What the task asks:
Condense the paragraph in the page excerpt that begins "DiAngelo isn’t the first person" into a short bulleted list that keeps its main claims.

Page excerpt:
I would guess that those two possibilities probably make up 70 percent of the potential outcomes at this point and the chances of Trump finishing at -3 in the popular vote and lucking into another Electoral College victory are about the same as Biden pulling off a historic rout where he wins by +15.
Never forget: Bad gets worse.
3. White Fragility
Matt Taibbi has taken the #1 book in America, Robin DiAngelo’s White Fragility, to the wood-shed:
DiAngelo isn’t the first person to make a buck pushing tricked-up pseudo-intellectual horseshit as corporate wisdom, but she might be the first to do it selling Hitlerian race theory. White Fragility has a simple message: there is no such thing as a universal human experience, and we are defined not by our individual personalities or moral choices, but only by our racial category.
If your category is “white,” bad news: you have no identity apart from your participation in white supremacy (“Anti-blackness is foundational to our very identities… Whiteness has always been predicated on blackness”), which naturally means “a positive white identity is an impossible goal.”

Data supplied:
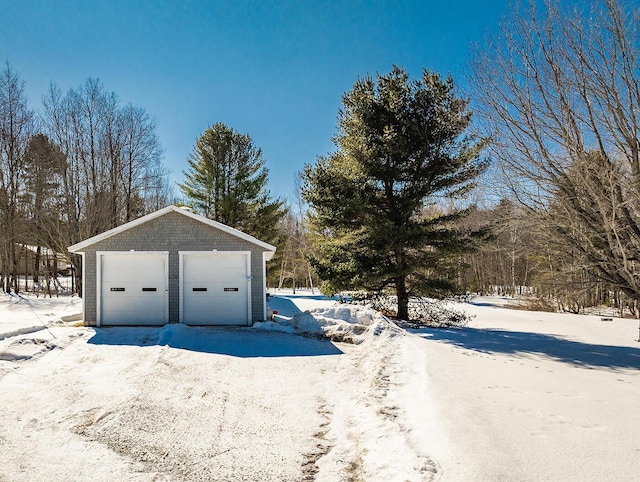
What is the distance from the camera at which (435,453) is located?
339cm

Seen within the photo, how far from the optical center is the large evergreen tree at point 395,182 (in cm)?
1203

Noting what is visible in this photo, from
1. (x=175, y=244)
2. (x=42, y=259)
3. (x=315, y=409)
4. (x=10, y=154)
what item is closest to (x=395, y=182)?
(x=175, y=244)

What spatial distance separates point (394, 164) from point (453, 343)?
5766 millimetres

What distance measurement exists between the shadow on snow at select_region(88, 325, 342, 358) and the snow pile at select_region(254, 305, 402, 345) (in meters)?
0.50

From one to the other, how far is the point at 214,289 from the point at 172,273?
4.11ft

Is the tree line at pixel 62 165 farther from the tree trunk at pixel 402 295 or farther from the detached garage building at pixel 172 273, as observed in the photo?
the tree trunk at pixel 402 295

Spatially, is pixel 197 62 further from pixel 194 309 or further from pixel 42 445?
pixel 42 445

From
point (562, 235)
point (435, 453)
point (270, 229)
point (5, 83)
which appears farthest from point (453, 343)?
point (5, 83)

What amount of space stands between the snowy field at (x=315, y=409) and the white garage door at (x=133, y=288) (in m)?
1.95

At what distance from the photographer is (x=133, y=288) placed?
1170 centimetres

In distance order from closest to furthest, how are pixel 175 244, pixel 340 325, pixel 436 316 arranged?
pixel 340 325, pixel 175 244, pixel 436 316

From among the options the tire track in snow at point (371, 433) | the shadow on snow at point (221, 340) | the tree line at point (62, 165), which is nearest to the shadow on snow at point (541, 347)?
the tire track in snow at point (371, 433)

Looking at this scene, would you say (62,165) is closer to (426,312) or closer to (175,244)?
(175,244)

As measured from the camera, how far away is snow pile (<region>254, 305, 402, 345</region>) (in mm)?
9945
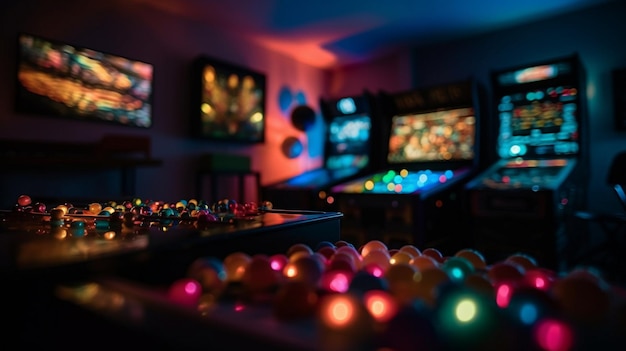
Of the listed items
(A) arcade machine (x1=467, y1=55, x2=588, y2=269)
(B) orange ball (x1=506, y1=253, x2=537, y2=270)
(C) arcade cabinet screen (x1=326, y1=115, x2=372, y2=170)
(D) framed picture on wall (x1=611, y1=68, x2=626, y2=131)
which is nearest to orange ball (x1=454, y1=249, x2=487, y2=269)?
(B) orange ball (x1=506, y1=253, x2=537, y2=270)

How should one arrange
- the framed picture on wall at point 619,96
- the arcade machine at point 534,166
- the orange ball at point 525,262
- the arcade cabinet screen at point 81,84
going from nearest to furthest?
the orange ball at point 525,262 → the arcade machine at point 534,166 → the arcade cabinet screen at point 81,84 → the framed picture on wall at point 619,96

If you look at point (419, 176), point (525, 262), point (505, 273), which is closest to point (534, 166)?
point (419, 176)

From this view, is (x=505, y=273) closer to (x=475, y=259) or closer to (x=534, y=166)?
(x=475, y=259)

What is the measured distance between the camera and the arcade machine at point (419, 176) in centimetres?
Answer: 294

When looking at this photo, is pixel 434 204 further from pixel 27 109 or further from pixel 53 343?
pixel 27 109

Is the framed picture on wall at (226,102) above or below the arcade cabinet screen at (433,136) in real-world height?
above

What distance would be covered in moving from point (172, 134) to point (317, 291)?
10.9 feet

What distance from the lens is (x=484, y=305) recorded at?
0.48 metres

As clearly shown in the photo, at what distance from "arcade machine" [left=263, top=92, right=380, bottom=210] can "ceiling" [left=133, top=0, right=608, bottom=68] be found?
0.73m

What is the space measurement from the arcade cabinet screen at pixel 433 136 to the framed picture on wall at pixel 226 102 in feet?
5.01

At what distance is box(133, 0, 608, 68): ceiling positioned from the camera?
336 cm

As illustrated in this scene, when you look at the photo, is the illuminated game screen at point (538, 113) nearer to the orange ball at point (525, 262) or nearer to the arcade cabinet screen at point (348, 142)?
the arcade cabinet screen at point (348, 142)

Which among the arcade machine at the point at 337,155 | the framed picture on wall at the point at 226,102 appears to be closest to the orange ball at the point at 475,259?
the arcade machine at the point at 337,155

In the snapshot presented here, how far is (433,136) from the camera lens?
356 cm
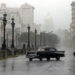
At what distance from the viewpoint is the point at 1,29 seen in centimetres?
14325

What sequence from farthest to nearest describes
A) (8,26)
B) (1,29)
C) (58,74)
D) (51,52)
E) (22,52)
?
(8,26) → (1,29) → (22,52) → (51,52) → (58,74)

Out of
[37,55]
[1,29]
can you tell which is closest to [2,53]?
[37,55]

Answer box:
- DiAngelo is not the first to profit from selling pseudo-intellectual ideas as corporate wisdom, but she may be the first to do so with "Hitlerian race theory."
- White Fragility's message is that there is no universal human experience.
- According to the book, people are defined only by their racial category, not by their individual personalities or moral choices.